– Ты ужасный повар, – говорю я.
Он поднимает взгляд. На лице тревога.
– Кто-то жаловался?
– Ты не следуешь ни одному стандартному рецепту. Я здесь достаточно долго, так что могу сказать наверняка.
Картофельное пюре более нежное. Картошка фри более хрустящая. А его рулеты – это золотистое чудо, смазанное маслом, а не «только-что-разогретые-полуфабрикаты», которые мы обычно подаем.
На мгновение Бен застывает в испуге, но потом его волнение исчезает, а брови ползут вверх, исчезая под копной каштановых волос. Он похож на живую иллюстрацию к слову «веселье».
– Но разве кто-то жаловался?
Я сдуваю волосы, которые лезут в глаза.
– Нет. Но гости просто добры к тебе, потому что ты новенький.
Это неправда. Постоянным посетителям нравится привычная дрянная еда, и если что-то меняется, мне приходится выслушивать их крики. Не такие уж они и добрые.
Вот только… сегодня и правда подобрели как-то. Стив и Берни обычно приходят после смены, заказывают стейк и едят молча. Ни с кем и словом не перекинутся. А тут смотрю – сидят у стойки, смеются и болтают. Лорна вечно следит за мной, когда захожу на ее заправку, хотя я в жизни ничего не украла. А сегодня она сделала мне комплимент перед уходом. И даже Энджел – водитель грузовика при шахте, здоровенный детина весом в сто десять килограммов, от которого постоянно веет угрозой, несмотря на его ангельское имя, – так вот, клянусь вам, даже Энджел сегодня улыбнулся мне.
Кажется. Или поморщился от несварения желудка?
Но он же оставил чаевые! Полных десять процентов от стоимости заказа, то есть на сто процентов больше, чем раньше.
Бен что-то напевает, посыпая печенье сахарной пудрой.
– Пришлось сделать его круглым. Что у вас за рождественская закусочная без формочек для выпечки?

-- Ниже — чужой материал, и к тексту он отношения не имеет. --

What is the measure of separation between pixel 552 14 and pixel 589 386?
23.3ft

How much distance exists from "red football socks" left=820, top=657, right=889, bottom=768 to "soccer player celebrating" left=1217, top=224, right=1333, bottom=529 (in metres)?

– У нас и имбирного печенья нет в меню.
– Точно. Но, опять же, какой в этом смысл?
– Тут ни в чем нет смы… О нет, который час? – метнувшись в туалет, я потрясла Кенди за плечи, чтобы разбудить ее. – Твоя смена заканчивается через десять минут.
Кенди садится рывком, бледнея.
– Все хорошо. У тебя еще есть время. Приведи себя в порядок.
Убирая столы, я вижу, что Кенди выходит ровно тогда, когда в дверях появляется Джерри. Его глаза, серые и тусклые, как кожа акулы, замечают необычное оживление в кафе. Я так и вижу, как он в уме подсчитывает чаевые.
Кенди поднимает дрожащую руку.
– Привет. Я… тут такое дело…
– Ты кое-что обронила. Вот, держи, – подхожу к ней, достаю чаевые из джинсов и засовываю их в карман ее фартука. Она не решается даже взглянуть на меня, но украдкой пожимает руку, проходя мимо. Фрэнк Синатра тихо желает мне веселого Рождества, а я смотрю, как мои чаевые перекочевывают из кармана Кенди прямиком в руку Джерри.
Засунь это веселое Рождество куда подальше, Фрэнк.
Я кое-как дотягиваю еще час до закрытия. Все хотят задержаться подольше, собираются возле старого телевизора, где постоянно крутится изображение горящего камина. Гости смеются, болтают, ведут себя, как друзья. Как люди, которые рады, что оказались в Кристмасе.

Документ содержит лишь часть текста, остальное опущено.